RICHTLINIE ÜBER DIE MARKIERUNG VON GEISTIGEN UND KÜNSTLERISCHEN WERKEN
Richtlinie über die Änderung einiger
Artikel aus der Richtlinie über die Markierung von geistigen
und künstlerischen Werken.
Bekanntgabe im Staatsblatt: 29.8.1988/19914
§ 1:
Richtlinie über die Markierung von geistigen
und künstlerischen Werken § 3, Buchstabe (i) ist wie folgt
abgeändert.
Banderole: Auf Filme, Videobänder, Tonkasetten,
Schallplatten und ähnliches aufgenommene Kopien von geistigen
und künstlerischen Werken angebrachte Etiketten, mit der
Eigenschaft daß bei deren Enfernung das Material seine
Eigenschaft verliert.
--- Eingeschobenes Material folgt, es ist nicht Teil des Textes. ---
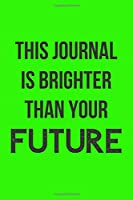 This Journal is Brighter Than Your Future: Blank Lined Journal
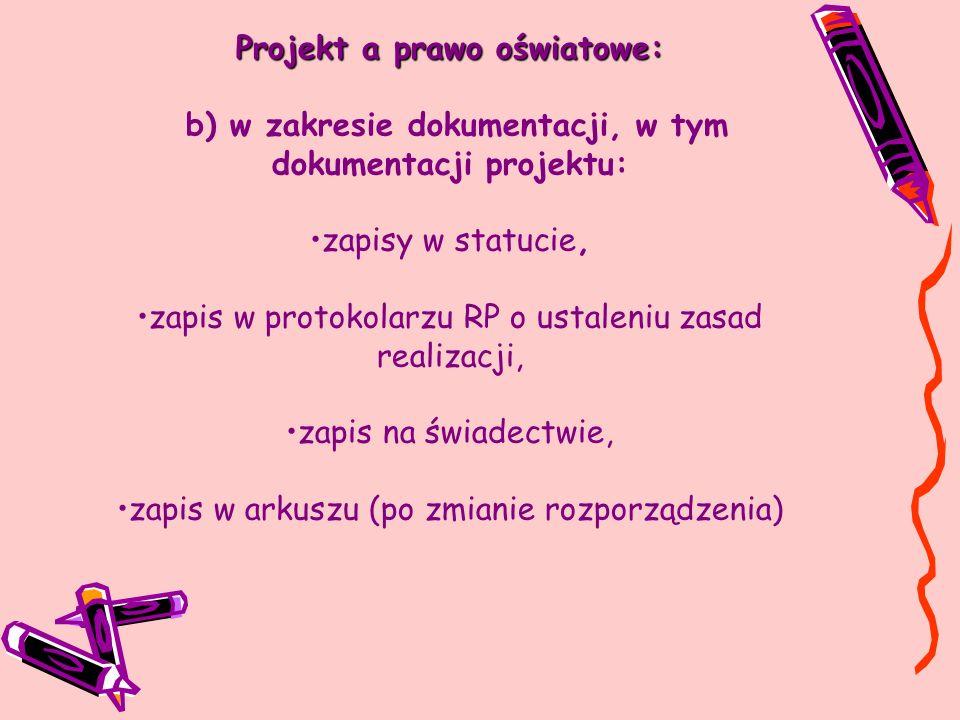 Projekt a prawo oświatowe: b) w zakresie dokumentacji, w tym dokumentacji projektu: zapisy w statucie, zapis w protokolarzu RP o ustaleniu zasad reali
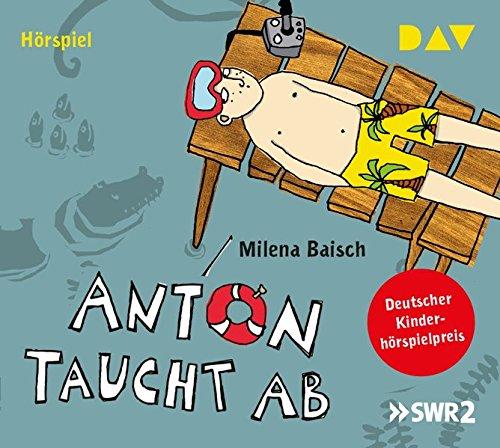Anton taucht ab: Hörspiel (1 CD)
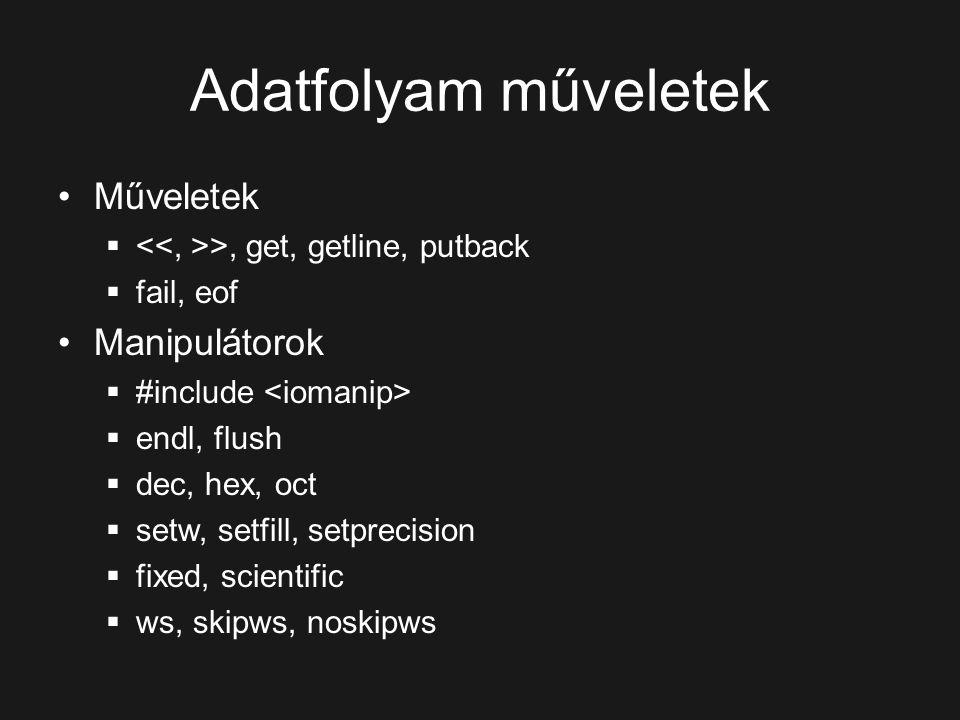Adatfolyam műveletek Műveletek  >, get, getline, putback  fail, eof Manipulátorok  #include  endl, flush  dec, hex, oct  setw, setfill, setprecision  fixed, scientific  ws, skipws, noskipws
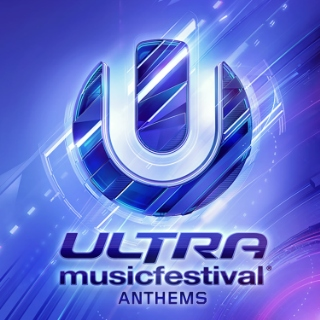 Ultra Music Festival Anthems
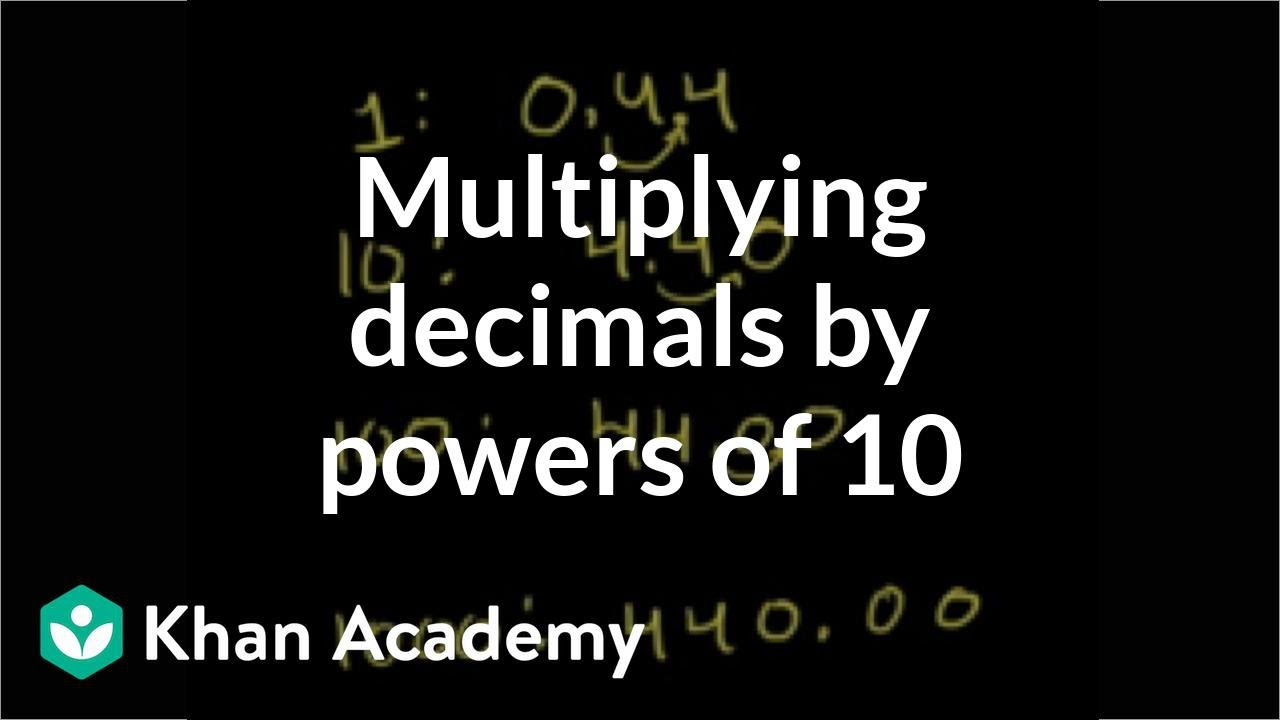 medium resolution of Multiplying a decimal by a power of 10 (video)   Khan Academy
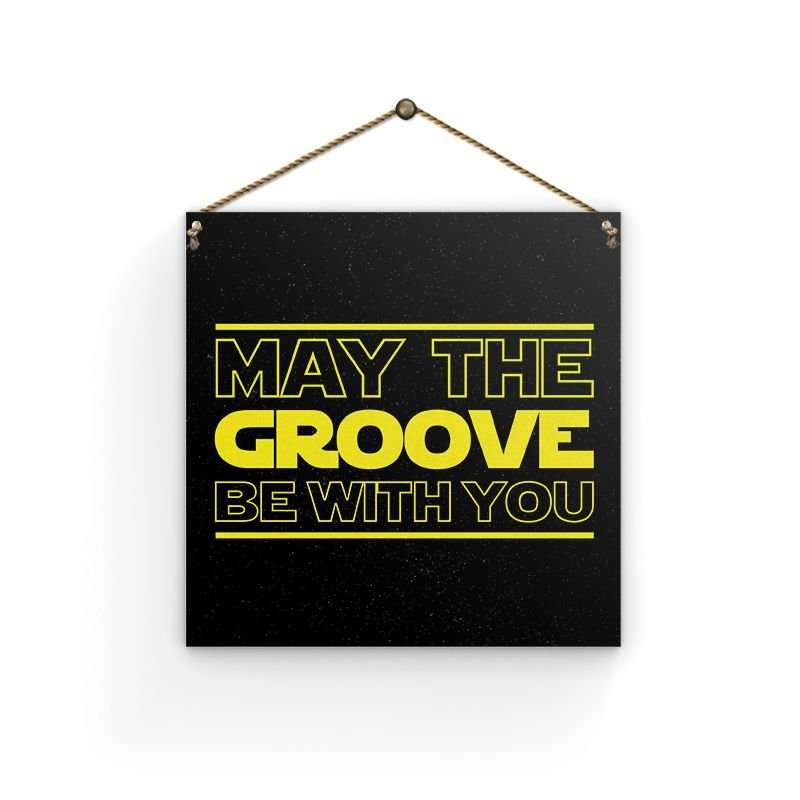 Placa - May The Groove - 19 X 19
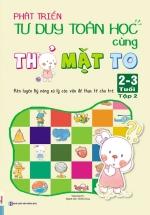 Phát Triển Tư Duy Toán Học Cùng Thỏ Mặt To 2-3 Tuổi - Tập 2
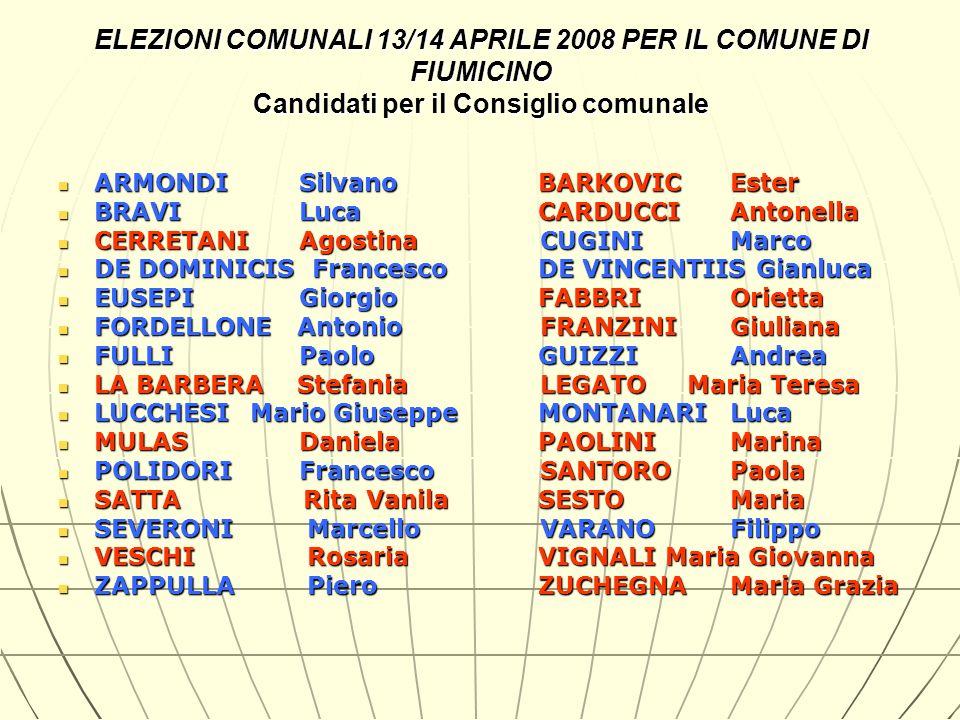 ELEZIONI COMUNALI 13/14 APRILE 2008 PER IL COMUNE DI FIUMICINO Candidati per il Consiglio comunale ARMONDI SilvanoBARKOVIC Ester ARMONDI SilvanoBARKOV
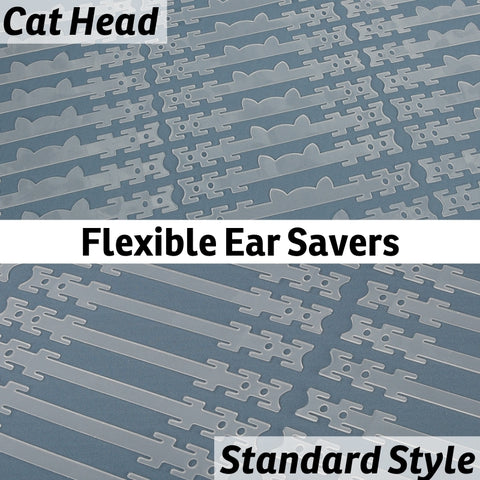 Ear savers made in flexible polypropylene plastic make it more comfortable to wear face masks and can help if you wear glasses or hearing aids.  We have two styles, a plain band and a band with a profile cat head.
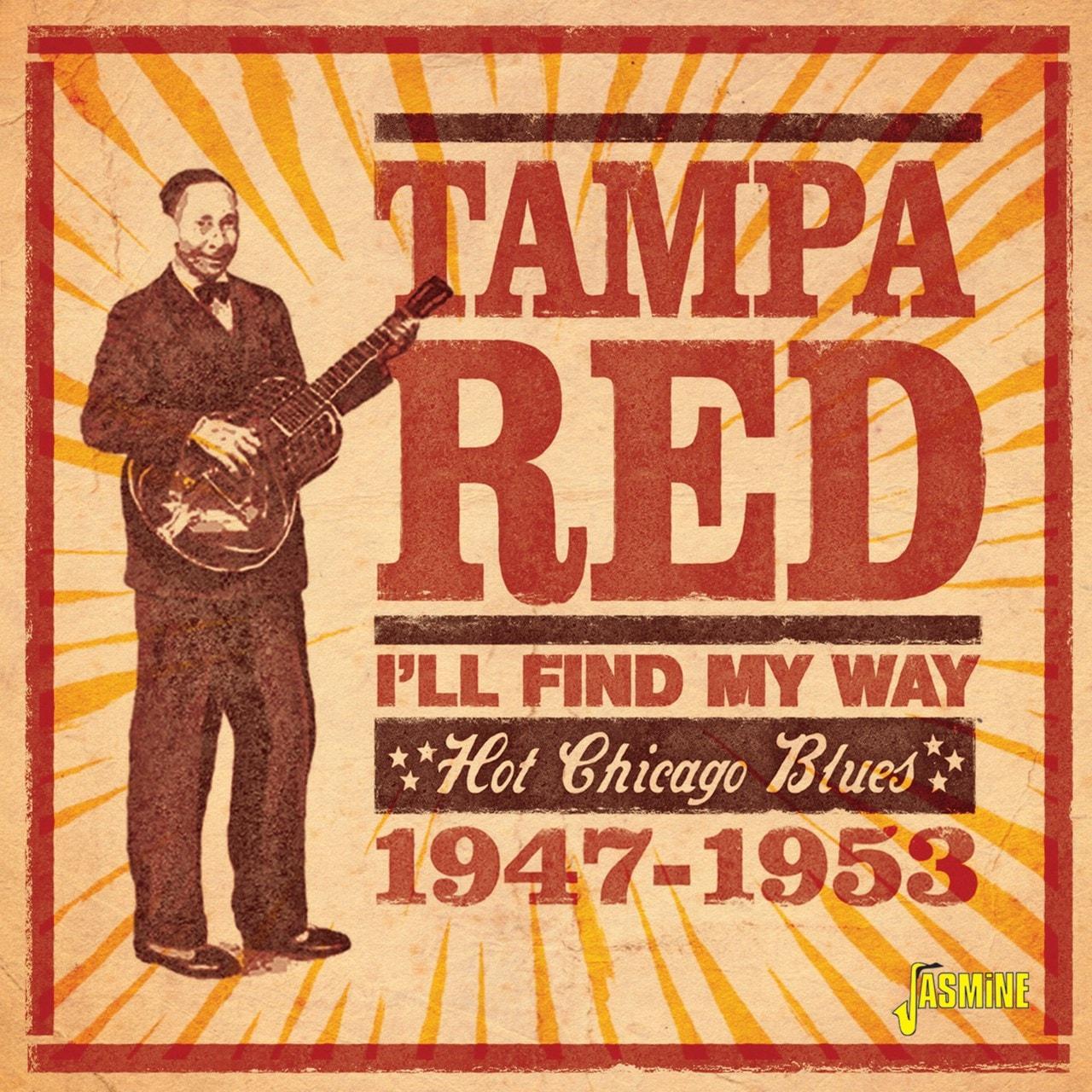 I'll Find My Way: Hot Chicago Blues 1947-1953 - 1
Die Banderolen, deren Art und Eigenschaft
vom Kultur und Tourismusministerium festgelegt wird und
auf jedes Vervielfältigungsstück anzubringen sind, können
vom Kultur und Tourismusministerium erworben werden.
§ 2:
§ 11 der Richtlinie ist einschließlich
Titel wie folgt abgeändert.
Nutzung der Banderolen:
§ 11:
In der gleichen Anzahl der Vervielfältigungsstücke
von Filme, Videobänder, Tonkasetten und ähnliche Werke
erhaltenen Banderolen werden auf Werken des Produzenten
benutzt. Dem Produzenten obliegt die Aufgabe, für Videobänder
und Tonkasetten die Aufnahmestätte der Vervielfältigungstücke
der eingetragenen und registrierten Werke dem Kultur und
Tourismusministerium mitzuteilen. Die Eigenschaften der
Aufnahmestätte werden vom Kultur und Tourismusministerium
kontrolliert. Aufnahmestätten, die im Besitze der erforderlichen
Eigenschaften sind erhalten vom Kultur und Tourismusministerium
eine Eignungsbescheinigung zur Vervielfältigung.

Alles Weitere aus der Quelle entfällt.